◆ To be done
Reproduce the following records verbatim, line for line.

◆ Records for this exercise
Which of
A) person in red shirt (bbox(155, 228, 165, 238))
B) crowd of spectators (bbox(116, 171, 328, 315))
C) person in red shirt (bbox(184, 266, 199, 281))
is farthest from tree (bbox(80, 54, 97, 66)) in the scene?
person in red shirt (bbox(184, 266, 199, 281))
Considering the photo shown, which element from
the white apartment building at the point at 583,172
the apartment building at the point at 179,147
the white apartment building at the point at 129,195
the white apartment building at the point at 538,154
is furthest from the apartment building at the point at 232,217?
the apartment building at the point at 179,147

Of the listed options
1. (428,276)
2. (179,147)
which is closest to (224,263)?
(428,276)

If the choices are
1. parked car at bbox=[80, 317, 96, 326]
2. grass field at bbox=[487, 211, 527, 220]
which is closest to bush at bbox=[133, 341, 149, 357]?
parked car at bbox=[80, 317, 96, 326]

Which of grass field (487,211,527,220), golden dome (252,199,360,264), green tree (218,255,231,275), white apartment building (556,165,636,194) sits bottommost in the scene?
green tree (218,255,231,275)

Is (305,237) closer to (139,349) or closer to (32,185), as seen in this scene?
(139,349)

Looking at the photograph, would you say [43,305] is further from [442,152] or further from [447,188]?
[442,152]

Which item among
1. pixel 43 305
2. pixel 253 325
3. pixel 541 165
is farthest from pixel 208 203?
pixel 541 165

◆ Worked solution
Which of
A) person in red shirt (bbox(155, 228, 165, 238))
B) crowd of spectators (bbox(116, 171, 328, 315))
C) person in red shirt (bbox(184, 266, 199, 281))
is farthest from tree (bbox(80, 54, 97, 66)) in the scene?
person in red shirt (bbox(184, 266, 199, 281))
Considering the photo shown, which element from
the white apartment building at the point at 583,172
the apartment building at the point at 179,147
the white apartment building at the point at 129,195
the white apartment building at the point at 538,154
is furthest from the apartment building at the point at 232,217?
the apartment building at the point at 179,147

Of the listed options
1. (428,276)
2. (179,147)
which is closest to (224,263)?
(428,276)

If the choices are
1. parked car at bbox=[80, 317, 96, 326]
2. grass field at bbox=[487, 211, 527, 220]
which is closest to bush at bbox=[133, 341, 149, 357]?
parked car at bbox=[80, 317, 96, 326]

Which of grass field (487,211,527,220), golden dome (252,199,360,264), green tree (218,255,231,275), white apartment building (556,165,636,194) sits bottommost in the scene?
green tree (218,255,231,275)

Is (305,237) closer to (139,349) or closer to (32,185), as seen in this scene?
(139,349)

Looking at the photograph, would you say [43,305] is further from [442,152] or further from [447,188]?
[442,152]

Which item among
1. pixel 43 305
2. pixel 253 325
3. pixel 541 165
is farthest from pixel 208 203?
pixel 541 165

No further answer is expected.